Missionare als Vorhut des Extraktivismus
Wenn ausländische Missionare versuchen, indigene Völker in Ländern wie Kambodscha zu ‚bekehren‘, kommt ihnen das Fehlen von Schriftsystemen in einheimischen Sprachen wie etwa Jarai zugute. So können die Missionen Gelder in spezielle Projekte zur Schaffung von Schriftsystemen investieren, um Bibeln und religiöse Texte in den einheimischen Sprachen zu veröffentlichen. Für Missionare in den Amazonasgebieten hat sich diese Methode bereits als erfolgreich erwiesen. Das beweist zwei Dinge: erstens das mangelnde Interesse ehemals kolonisierter Staaten, in kulturelle, ethnische und Bildungsprojekte zu investieren, die ihrer eigenen indigenen Bevölkerung zugutekommen. Und zweitens das Profitieren religiöser Sekten von diesen Unzulänglichkeiten. Wie wir in Brasilien anhand der umstrittenen Regierung von Jair Bolsonaro beobachten konnten, sind Aktionen von Missionaren, die die Indigenen mit ihrer religiösen Propaganda fügsam machen, für die Durchsetzung des Extraktivismus nützlich.

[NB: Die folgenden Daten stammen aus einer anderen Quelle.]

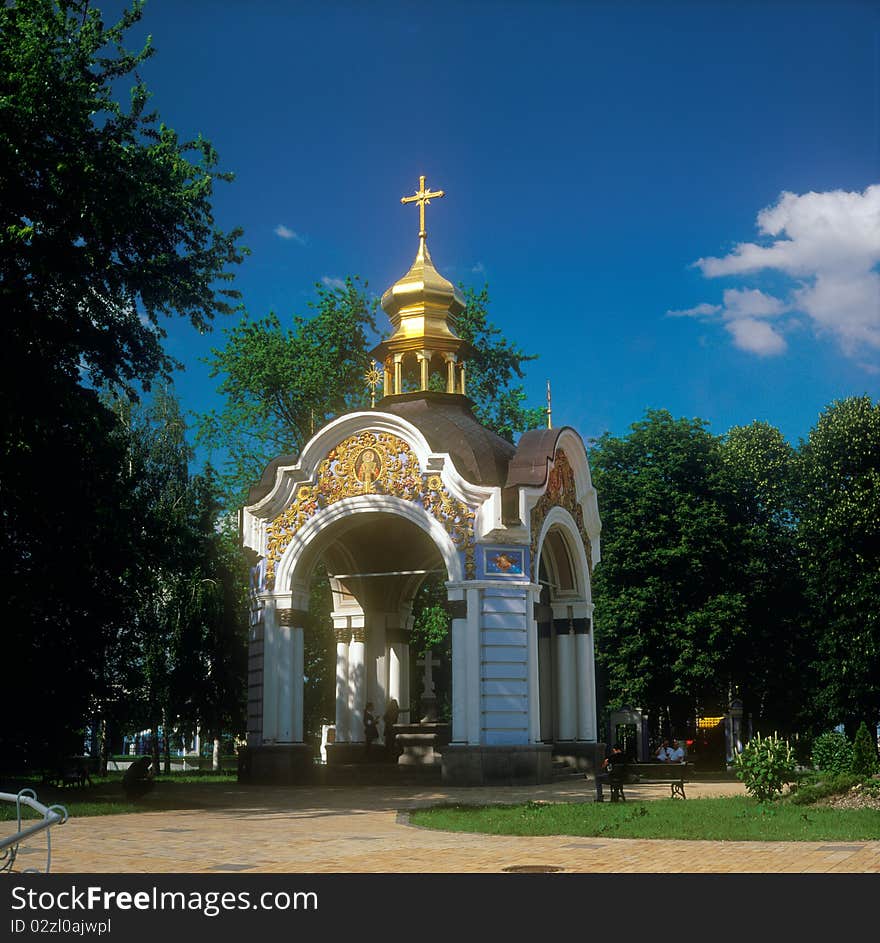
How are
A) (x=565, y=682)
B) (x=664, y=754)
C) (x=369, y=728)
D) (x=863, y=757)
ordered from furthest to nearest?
(x=664, y=754)
(x=369, y=728)
(x=565, y=682)
(x=863, y=757)

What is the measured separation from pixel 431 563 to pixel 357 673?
324cm

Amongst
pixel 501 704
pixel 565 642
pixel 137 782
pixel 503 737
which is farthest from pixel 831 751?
pixel 137 782

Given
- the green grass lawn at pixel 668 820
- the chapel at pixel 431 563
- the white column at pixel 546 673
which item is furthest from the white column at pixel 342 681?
the green grass lawn at pixel 668 820

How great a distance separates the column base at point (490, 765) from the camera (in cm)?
2203

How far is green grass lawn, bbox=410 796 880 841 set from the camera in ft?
41.5

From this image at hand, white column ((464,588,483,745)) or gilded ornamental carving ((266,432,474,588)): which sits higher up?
gilded ornamental carving ((266,432,474,588))

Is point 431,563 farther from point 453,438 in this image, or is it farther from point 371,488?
point 453,438

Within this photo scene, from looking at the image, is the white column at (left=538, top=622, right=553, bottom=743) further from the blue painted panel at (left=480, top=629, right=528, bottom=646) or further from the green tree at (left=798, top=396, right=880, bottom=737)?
the green tree at (left=798, top=396, right=880, bottom=737)

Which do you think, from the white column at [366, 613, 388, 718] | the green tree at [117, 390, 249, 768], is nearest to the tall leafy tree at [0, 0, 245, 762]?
the white column at [366, 613, 388, 718]

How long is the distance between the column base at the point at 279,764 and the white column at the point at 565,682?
19.3 ft

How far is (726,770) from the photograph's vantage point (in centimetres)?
3322

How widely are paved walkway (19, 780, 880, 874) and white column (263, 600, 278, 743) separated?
6.32 meters

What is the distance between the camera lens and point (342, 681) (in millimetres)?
28688
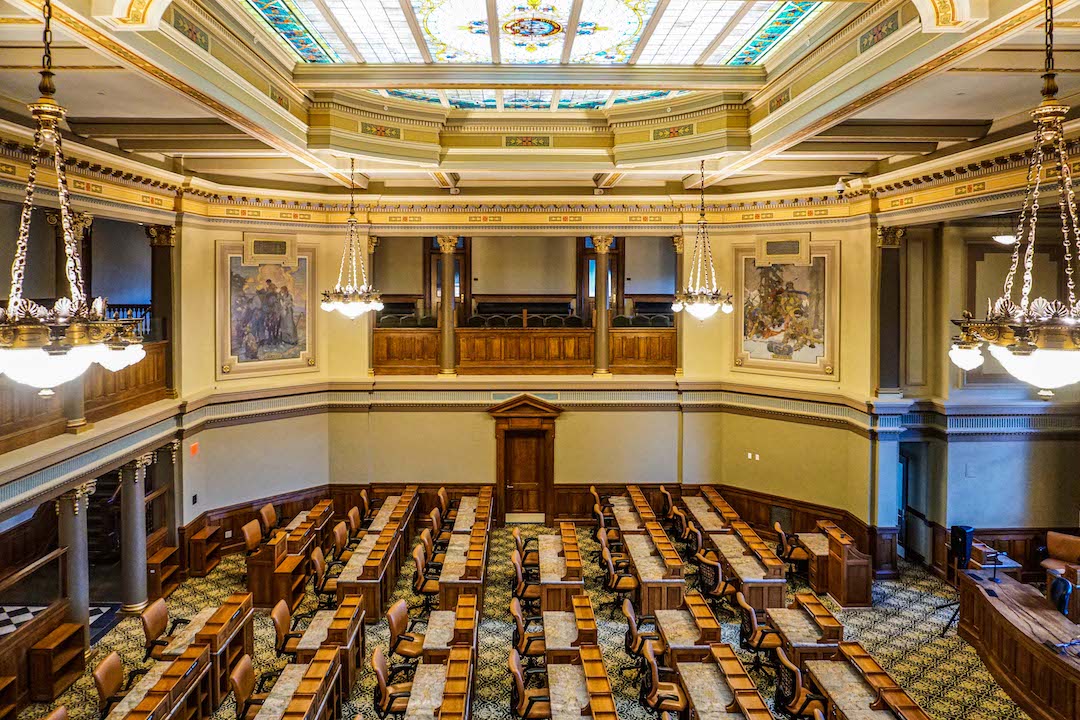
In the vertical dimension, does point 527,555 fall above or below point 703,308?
below

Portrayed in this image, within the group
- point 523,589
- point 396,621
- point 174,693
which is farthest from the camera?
point 523,589

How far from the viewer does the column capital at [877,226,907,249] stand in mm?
14031

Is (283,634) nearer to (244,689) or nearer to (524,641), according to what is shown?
(244,689)

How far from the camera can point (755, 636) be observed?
10.7 m

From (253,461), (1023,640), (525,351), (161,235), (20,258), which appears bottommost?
(1023,640)

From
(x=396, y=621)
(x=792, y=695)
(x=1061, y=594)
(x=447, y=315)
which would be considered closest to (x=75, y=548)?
(x=396, y=621)

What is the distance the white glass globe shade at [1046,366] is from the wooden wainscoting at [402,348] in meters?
13.4

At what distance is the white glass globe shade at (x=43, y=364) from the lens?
4.60m

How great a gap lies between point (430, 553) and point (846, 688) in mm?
7554

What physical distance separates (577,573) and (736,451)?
6422 mm

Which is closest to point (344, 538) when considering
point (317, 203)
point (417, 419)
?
point (417, 419)

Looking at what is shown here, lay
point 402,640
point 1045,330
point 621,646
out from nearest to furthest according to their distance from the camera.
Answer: point 1045,330
point 402,640
point 621,646

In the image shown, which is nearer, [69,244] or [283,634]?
[69,244]

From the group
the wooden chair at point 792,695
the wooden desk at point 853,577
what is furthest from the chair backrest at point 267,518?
the wooden desk at point 853,577
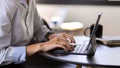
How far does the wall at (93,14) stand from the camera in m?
3.67

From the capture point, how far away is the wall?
3668 mm

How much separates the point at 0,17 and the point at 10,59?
9.6 inches

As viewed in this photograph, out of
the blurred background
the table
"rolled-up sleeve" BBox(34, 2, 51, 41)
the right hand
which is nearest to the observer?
the table

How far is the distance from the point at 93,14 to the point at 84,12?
0.45ft

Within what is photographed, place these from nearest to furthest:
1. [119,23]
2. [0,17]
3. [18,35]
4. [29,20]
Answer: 1. [0,17]
2. [18,35]
3. [29,20]
4. [119,23]

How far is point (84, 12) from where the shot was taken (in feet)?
12.3

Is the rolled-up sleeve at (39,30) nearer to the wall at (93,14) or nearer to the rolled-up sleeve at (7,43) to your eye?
the rolled-up sleeve at (7,43)

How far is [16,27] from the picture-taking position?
149 cm

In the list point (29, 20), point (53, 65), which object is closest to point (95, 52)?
point (53, 65)

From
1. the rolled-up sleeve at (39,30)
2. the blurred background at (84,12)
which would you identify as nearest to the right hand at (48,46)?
the rolled-up sleeve at (39,30)

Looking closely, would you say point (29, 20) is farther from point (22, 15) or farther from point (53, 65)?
point (53, 65)

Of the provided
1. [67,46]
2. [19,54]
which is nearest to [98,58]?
[67,46]

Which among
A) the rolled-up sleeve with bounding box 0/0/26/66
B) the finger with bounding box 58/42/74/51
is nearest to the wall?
the finger with bounding box 58/42/74/51

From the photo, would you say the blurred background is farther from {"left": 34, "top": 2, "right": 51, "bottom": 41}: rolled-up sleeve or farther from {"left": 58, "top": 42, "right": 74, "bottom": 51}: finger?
{"left": 58, "top": 42, "right": 74, "bottom": 51}: finger
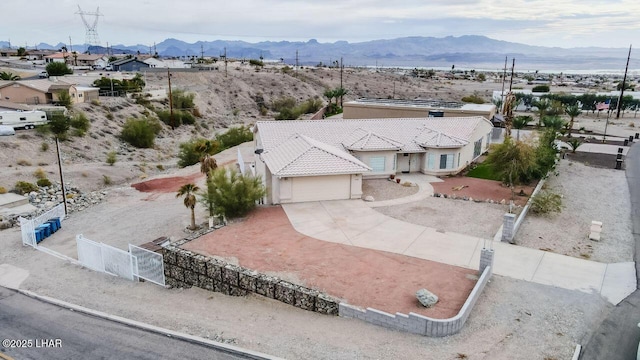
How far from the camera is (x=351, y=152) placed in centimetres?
3353

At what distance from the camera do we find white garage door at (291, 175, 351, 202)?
2712 centimetres

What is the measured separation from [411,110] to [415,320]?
36.5 metres

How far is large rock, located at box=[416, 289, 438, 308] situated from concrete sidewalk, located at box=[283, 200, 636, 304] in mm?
3647

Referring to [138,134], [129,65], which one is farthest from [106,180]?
[129,65]

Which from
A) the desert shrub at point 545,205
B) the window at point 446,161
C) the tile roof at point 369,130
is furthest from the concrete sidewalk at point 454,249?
A: the window at point 446,161

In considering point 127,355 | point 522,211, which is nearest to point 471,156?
point 522,211

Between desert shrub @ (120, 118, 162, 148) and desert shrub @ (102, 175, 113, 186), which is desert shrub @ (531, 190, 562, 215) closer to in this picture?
desert shrub @ (102, 175, 113, 186)

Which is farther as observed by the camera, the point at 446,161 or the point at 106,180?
the point at 106,180

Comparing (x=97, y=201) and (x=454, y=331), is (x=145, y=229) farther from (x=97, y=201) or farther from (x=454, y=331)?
(x=454, y=331)

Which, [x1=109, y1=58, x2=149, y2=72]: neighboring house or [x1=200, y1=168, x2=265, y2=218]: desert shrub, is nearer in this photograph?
[x1=200, y1=168, x2=265, y2=218]: desert shrub

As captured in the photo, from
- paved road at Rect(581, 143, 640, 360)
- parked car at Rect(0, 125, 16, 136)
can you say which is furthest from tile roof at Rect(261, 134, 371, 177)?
parked car at Rect(0, 125, 16, 136)

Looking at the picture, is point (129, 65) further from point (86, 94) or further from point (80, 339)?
point (80, 339)

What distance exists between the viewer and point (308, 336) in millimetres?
15109

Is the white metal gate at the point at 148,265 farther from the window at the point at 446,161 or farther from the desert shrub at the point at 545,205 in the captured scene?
the window at the point at 446,161
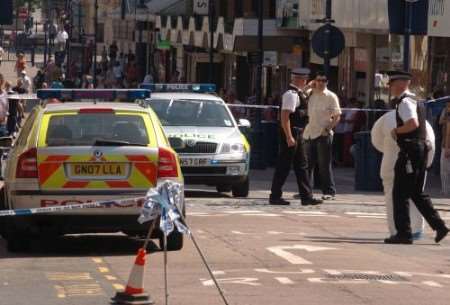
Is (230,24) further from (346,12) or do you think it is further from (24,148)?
(24,148)

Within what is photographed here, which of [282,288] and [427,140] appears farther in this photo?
[427,140]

Cha Thom (wörtlich: älterer Mensch) dagegen ist der/die natürliche Führer*in der Indigenen. Er oder sie hat eine besondere Beziehung zum Dschungel, zur indigenen Spiritualität und zur Gemeinschaft, ist Heiler*in, aber auch der weise ältere Mensch, der die Gemeinschaft durch die Herausforderungen des Lebens und die Entscheidungen führt. Die Bedeutung von Cha Thom, von den Khmer Kru Thiey genannt, lässt sich nur schwer in einer kurzen Beschreibung zusammenfassen, da sie ein komplexes kulturelles Umfeld umfasst. So verhält es sich auch mit dem Konzept des Schamanismus, das – aus dem ursprünglichen sibirischen Kontext herausgelöst – reduziert wird, wenn es auf andere Kulturen angewandt wird.
Schaman*innen als Schlüssel zu Identitätssuche und Selbstschutz
Im Sinne von Resilienz und Dekolonialisierung halten die Cha Thom/Kruy Thiey in Kambodscha – wie auch die Schaman*innen in anderen Gebieten Südostasiens – den Schlüssel zu Identitätssuche und Selbstschutz. Das sind die grundlegenden Elemente für das Überleben von Kulturen und die Suche nach Ursprüngen und Werten ihrer Vorfahren, die meist in vorkolonialen Zeiten liegen. Wenn Indigene von der Bedeutung ihres Territoriums sprechen, geht es nicht um eine bloße Idee oder um ein menschliches Bedürfnis nach Lebensraum zu wirtschaftlichen Zwecken. Wir sprechen über den Sinn des Territoriums im Sinne dessen, was westliche Anthropolog*innen „Weltanschauung“ oder „Kosmologie“ der indigenen Bevölkerung nennen. Ich würde es jedoch als die Philosophie der Indigenen bezeichnen, die das Recht der nicht-westlichen Kulturen und Gesellschaften beinhaltet, ihre eigenen Anschauungen zu präsentieren.
Unter den vielen Elementen, die koloniale Mentalitäten und Systeme infrage stellen, erscheint mir die Rolle der Schaman*innen in indigenen Gemeinschaften deshalb so wichtig, weil sie die wichtigsten autorisierten Führer der Gemeinschaft sind: Durch ihre Suche nach Visionen bringen sie die Gemeinschaft zu ihren Ursprüngen zurück und inspirieren sie auf ihren Wegen in die Zukunft.